If elected, Tarkanian said he would push for a photo identification card that voters would have to present at the polls.

"I think that would clamp down on a lot of voter fraud going on now," he said.

"It isn't our responsibility to push people to the polls - pick them up, drag them out against their will, coerce or pressure them. ... Getting more numbers doesn't mean we did a better job."

Democrats immediately condemned the idea, likening the ID cards to Jim Crow poll taxes once used to discourage blacks from voting.

"Voter ID cards are a bad idea that could prove costly while disenfranchising the poor, elderly and minority voters," said Kirsten Searer, spokeswoman for state Democratic Party in Las Vegas.

"We see it as a poll tax that not only is wrong, but arguably illegal," she said.

Heller did not immediately return calls seeking comment. He is running for the GOP nomination for the congressional seat being vacated by Republican Rep. Jim Gibbons, who is running for governor.

Tarkanian said the idea for a voter ID card was first proposed by the Howard Baker-Jimmy Carter Commission that President Bush appointed to review allegations of voter fraud in Florida after the 2000 presidential election.

The Justice Department earlier this year approved a similar proposal in Georgia that demanded photo identification from all voters. But a federal judge in Atlanta last month barred the state from enforcing the photo-ID law, saying it amounted to an unconstitutional poll tax.

Nineteen states require voters to show identification, but only five request photo ID, according to the National Conference of State Legislatures. Arizona, Florida, Louisiana, South Carolina and South Dakota allow voters without a photo ID to use other forms of identification or sign an affidavit of identity.

Tarkanian said he wants to require Nevadans to show proof of citizenship when they get their drivers license, either with a passport, birth certificate or naturalization papers.

"Then you'd get a voter ID card," he said.
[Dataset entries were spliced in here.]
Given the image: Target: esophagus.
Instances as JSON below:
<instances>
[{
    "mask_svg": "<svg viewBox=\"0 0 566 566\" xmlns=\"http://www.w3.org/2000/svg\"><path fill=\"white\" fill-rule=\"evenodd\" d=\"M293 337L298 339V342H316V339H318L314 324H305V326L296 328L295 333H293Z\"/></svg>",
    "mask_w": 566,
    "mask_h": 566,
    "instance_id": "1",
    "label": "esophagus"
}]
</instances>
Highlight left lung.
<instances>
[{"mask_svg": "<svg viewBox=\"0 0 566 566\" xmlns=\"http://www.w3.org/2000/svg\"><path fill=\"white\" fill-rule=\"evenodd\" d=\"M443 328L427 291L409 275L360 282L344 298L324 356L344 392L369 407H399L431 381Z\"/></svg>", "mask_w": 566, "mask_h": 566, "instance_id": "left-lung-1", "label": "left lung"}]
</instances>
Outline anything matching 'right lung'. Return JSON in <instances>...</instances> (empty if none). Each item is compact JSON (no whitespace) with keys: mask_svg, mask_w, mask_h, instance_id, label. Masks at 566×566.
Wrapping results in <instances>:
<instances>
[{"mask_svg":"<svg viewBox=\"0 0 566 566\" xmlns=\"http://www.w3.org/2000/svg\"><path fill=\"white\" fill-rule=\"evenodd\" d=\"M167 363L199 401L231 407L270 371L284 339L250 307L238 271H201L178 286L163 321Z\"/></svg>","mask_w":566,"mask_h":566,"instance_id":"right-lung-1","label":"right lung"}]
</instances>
The card would have a "C" on it for citizenship, "or if you didn't have that, you'd have an `L' for legal resident. And when you go to the polls, you'd have to show this card," he said.

Searer said state Democrats advocate "making it as easy as possible to vote."

"Unlike Republicans, we want to do things that encourage people to get out to the polls and exercise their rights," she said about efforts to help senior citizens, the disabled and people without cars get to the polls.

"Quite frankly, those are the people who would have problems going through the hoops that Danny Tarkanian is talking about to get a voter ID card," Searer said.

Tarkanian is the only announced candidate for secretary of state, which oversees elections in Nevada - a battleground state that Bush narrowly carried in each of the past two elections and Bill Clinton won in the two before that.

"Nevada is going to a battleground state again in 2008," Tarkanian said.

"It is going to be very contentious election and the person who oversees the election process, ensures the fairness of it is the secretary of state," he said.

Tarkanian said he visited parts of rural Nevada the past few months to gauge support for a campaign.

"I want to get into politics. I think politics is the greatest opportunity to create a positive aspect in peoples' lives," he said. "My mother is doing that now and I see all that she is accomplishing."

A lawyer who started his own firm and co-founded a development company, Tarkanian was the captain and starting point guard on his father's top-ranked team at UNLV in 1984 and was drafted by the San Antonio Spurs.

He also served as an assistant coach to his father at Fresno State in 1995. He returned to Las Vegas in 2002 and founded the nonprofit Tarkanian Basketball Academy.